Senin, Juli 28, 2025

Yogyakarta Kuatkan Budaya Lokal Lewat Kompetisi Bahasa Sastra

Share

PanenTalks, Yogyakarta – Taman Budaya Embung Giwangan menjadi tempat Kompetisi Bahasa dan Sastra Tahun 2025, berlangsung selama tiga hari, hingga Kamis (3/7) mendatang. Ajang tahunan ini tak sekadar kompetisi biasa, melainkan denyut nadi vital dalam upaya menjaga dan mengembangkan kekayaan budaya lokal.

Pemerintah Kota Yogyakarta melalui acara ini memiliki harapan besar: menumbuhkan kembali gairah akan bahasa dan sastra Jawa di tengah masyarakat. Lebih dari itu, kompetisi ini dirancang sebagai wadah ekspresi budaya yang inklusif dan berkelanjutan, sekaligus benteng kokoh untuk memperkuat identitas budaya lokal di tengah arus modernisasi.

Kepala Bidang Sejarah, Permuseuman, Bahasa, dan Sastra Dinas Kebudayaan Kota Yogyakarta, Andrini Wiramawati, menegaskan bahwa kompetisi ini bukanlah barang baru. “Ini adalah agenda tahunan yang telah kami selenggarakan sejak 2019,” ujarnya, “dan telah menjadi salah satu kegiatan strategis untuk memperkuat nilai-nilai budaya di tengah masyarakat.”

Peserta lomba alih aksara. (dok:pemkotyogya)

Ia juga menekankan betapa krusialnya pelestarian bahasa, sastra, dan aksara Jawa sebagai pondasi identitas dan peradaban, terutama di kalangan generasi muda yang akan menjadi penerus.

“Bahasa itu ibarat sungai yang mengalirkan pesan leluhur, sastra adalah angin yang membawa hikmah dari generasi ke generasi, dan aksara adalah jejak yang ditinggalkan masa lampau agar kita tidak lupa dari mana kita berasal,” ujar Andrini.

**Soal dan Tugas**
a. Jawablah pertanyaan berikut berdasarkan artikel tentang Kompetisi Bahasa dan Sastra di Yogyakarta.
(i) Di mana kompetisi tersebut diadakan?
(ii) Sejak tahun berapa kompetisi ini diselenggarakan setiap tahun?
(iii) Apa jabatan Andrini Wiramawati?
b. Lanjutkan artikel tentang Kompetisi Bahasa dan Sastra di Yogyakarta mulai dari kalimat terakhirnya.

**Data yang Disediakan**

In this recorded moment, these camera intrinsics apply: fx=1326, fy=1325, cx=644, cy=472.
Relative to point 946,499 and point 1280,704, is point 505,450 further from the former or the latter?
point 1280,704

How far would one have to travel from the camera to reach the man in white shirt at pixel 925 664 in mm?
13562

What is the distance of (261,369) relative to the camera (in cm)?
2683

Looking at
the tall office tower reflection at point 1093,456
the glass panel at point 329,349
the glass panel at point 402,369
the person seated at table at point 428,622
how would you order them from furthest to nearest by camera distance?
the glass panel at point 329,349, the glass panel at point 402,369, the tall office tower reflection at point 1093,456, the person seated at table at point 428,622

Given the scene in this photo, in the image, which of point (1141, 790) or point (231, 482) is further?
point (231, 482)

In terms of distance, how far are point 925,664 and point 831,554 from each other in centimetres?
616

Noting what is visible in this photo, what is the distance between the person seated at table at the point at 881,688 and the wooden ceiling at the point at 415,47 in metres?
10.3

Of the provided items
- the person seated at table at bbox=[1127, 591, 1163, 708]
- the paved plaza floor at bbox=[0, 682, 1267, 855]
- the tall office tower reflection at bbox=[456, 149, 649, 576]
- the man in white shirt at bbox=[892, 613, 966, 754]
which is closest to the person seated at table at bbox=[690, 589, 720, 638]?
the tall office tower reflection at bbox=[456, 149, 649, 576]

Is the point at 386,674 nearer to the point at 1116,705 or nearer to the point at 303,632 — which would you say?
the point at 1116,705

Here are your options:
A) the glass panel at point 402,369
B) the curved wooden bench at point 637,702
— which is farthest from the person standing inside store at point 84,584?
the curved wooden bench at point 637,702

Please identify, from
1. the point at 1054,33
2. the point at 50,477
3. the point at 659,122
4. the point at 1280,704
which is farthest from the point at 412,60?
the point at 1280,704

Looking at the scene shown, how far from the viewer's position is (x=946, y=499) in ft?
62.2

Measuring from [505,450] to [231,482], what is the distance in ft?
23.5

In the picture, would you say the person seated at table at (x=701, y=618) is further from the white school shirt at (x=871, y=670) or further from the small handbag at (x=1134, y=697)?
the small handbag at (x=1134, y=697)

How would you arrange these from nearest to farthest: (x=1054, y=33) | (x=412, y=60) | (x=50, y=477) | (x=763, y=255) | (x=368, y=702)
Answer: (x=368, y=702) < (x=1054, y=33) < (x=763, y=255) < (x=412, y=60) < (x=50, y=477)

**Jawaban Latihan**
a.
(i) Di Taman Budaya Embung Giwangan.
(ii) Sejak 2019.
(iii) Kepala Bidang Sejarah, Permuseuman, Bahasa, dan Sastra Dinas Kebudayaan Kota Yogyakarta.

b.
Ia juga menyampaikan bahwa di Yogyakarta, pelestarian budaya bukan hanya menjadi kewajiban moral, tetapi juga bagian dari strategi kebudayaan yang nyata. Tutur santun, sastra, dan aksara Jawa merupakan warisan yang harus terus dihidupkan melalui berbagai media, termasuk ruang-ruang kompetisi.

Salah satu peserta lomba, Aleser Ghaizan Altaf, siswa SD Muhammadiyah Sapen. (dok:pemkotyogya)

“Kami menyadari bahwa tantangan pelestarian bahasa dan sastra Jawa cukup besar, mengingat kuatnya pengaruh budaya luar terhadap anak-anak dan remaja saat ini. Namun demikian, animo yang tinggi terhadap kegiatan ini membuktikan bahwa semangat untuk menjaga dan menghidupkan kembali budaya daerah masih sangat kuat di kalangan masyarakat,” pungkasnya.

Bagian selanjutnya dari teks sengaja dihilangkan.